- _Aufgaben_:
**A)** Zitieren Sie aus dem Forenauszug über CPU-Kühler den Teil, der mit den Worten „Gerade bei starker“ beginnt und mit „Kühlern zu schlagen.“ endet.
**B)** Welche maximale Temperatur erreicht laut Combi im Forenauszug über CPU-Kühler der 3570-k bei 4,5 GHz im Alltag?
**C)** Führen Sie den Forenauszug über CPU-Kühler im Anschluss an seinen letzten Satz weiter.

___ Textausschnitt ___

Der Konsens wenn man sich die große Masse aller Tests anschaut ist definitiv dass der Phanteks 14PE der stärkste Heatpipe basierte Kühler ist.  Oder kaum schlechter aber günstiger: Thermalright Silver Arrow SBE SE.
Gerade bei starker Übertaktung macht auch ne AiO WaKü Sinn, aber hier muss man gewisse Abstriche bei der Lautstärke machen. Eine Swiftech H220, NZXT X60 oder Corsair H110 sind gerade mit Intake Lüftern bei hoher Abwärme nicht von Heatpipe basierten Kühlern zu schlagen.


----------



## Combi (16. Juni 2013)

*AW: Welcher ist derzeit der Beste CPU Kühler?*

starkes oc mit niedrigen temps...ohne ohrenschützer..da brauchst du ne kleine wakü.
dann klappt das auch.
mein 3570-k läuft mit 4,5ghz im alltag mit 54 grad max temp.
und ist leise.mit ner lukü wirds laut,sehr laut!


----------



## elohim (16. Juni 2013)

*AW: Welcher ist derzeit der Beste CPU Kühler?*



Combi schrieb:


> starkes oc mit niedrigen temps...ohne ohrenschützer..da brauchst du ne kleine wakü.

___ Entnommenes Material ___

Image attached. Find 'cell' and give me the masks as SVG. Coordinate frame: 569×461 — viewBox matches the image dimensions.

___
___ Entnommenes Material ___

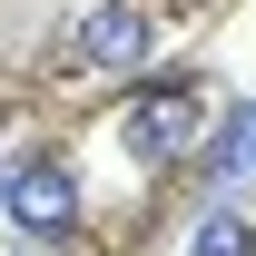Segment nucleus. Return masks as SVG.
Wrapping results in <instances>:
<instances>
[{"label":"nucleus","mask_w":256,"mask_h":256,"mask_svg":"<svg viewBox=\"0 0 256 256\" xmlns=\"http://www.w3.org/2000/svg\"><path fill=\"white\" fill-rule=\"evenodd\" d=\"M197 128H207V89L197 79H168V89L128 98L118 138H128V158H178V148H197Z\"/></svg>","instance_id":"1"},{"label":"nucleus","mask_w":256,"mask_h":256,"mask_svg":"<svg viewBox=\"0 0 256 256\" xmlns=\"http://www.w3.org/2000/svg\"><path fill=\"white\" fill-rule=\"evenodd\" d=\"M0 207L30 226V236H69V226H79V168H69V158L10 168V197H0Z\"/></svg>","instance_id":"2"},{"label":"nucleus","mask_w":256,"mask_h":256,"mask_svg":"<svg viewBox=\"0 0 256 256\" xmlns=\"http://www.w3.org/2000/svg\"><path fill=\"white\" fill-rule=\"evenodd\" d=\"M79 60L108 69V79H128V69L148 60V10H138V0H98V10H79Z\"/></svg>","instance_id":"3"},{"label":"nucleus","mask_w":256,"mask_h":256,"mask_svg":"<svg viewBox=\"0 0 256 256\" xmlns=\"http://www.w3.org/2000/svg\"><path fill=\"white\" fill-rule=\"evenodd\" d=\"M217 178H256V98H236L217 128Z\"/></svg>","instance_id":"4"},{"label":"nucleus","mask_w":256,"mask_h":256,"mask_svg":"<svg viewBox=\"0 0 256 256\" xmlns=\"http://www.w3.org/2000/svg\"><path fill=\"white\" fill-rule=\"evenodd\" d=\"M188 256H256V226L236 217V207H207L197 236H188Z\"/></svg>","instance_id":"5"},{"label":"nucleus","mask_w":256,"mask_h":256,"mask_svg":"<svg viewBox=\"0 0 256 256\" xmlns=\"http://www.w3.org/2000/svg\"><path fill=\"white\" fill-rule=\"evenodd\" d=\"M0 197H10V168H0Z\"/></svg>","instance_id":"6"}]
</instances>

___

- _Schriftliche Antworten_:
**A)**
Gerade bei starker Übertaktung macht auch ne AiO WaKü Sinn, aber hier muss man gewisse Abstriche bei der Lautstärke machen. Eine Swiftech H220, NZXT X60 oder Corsair H110 sind gerade mit Intake Lüftern bei hoher Abwärme nicht von Heatpipe basierten Kühlern zu schlagen.

**B)** Maximal 54 Grad.

**C)**
> dann klappt das auch.
> mein 3570-k läuft mit 4,5ghz im alltag mit 54 grad max temp.
> und ist leise.mit ner lukü wirds laut,sehr laut!


 
Naja sehr laut würde ich nicht sagen. Letztlich bringen ja extrem hohe Lüfter Drehzahlen bei modernen CPU Kühlern nicht mehr so große Temp Gewinne, was bedeutet dass zwischen sehr laut und relativ leise vielleicht 5K liegen. Die Temperaturen sind halt einfach deutlich schlechter als bei einer WaKü.


----------



## facehugger (16. Juni 2013)

*AW: Welcher ist derzeit der Beste CPU Kühler?*

Ihr mit euerem Temperaturwahn Selbst 75°C sind für den Prozzi kein Stress oder wie überleben CPU`s mit Boxed-Kühler in kleinen/schlecht gekühlten Gehäusen im Sommer... Ne höhere Vcore ist da viel kritischer zu betrachten als etwas höhere Temps.

Gruß


----------



## elohim (16. Juni 2013)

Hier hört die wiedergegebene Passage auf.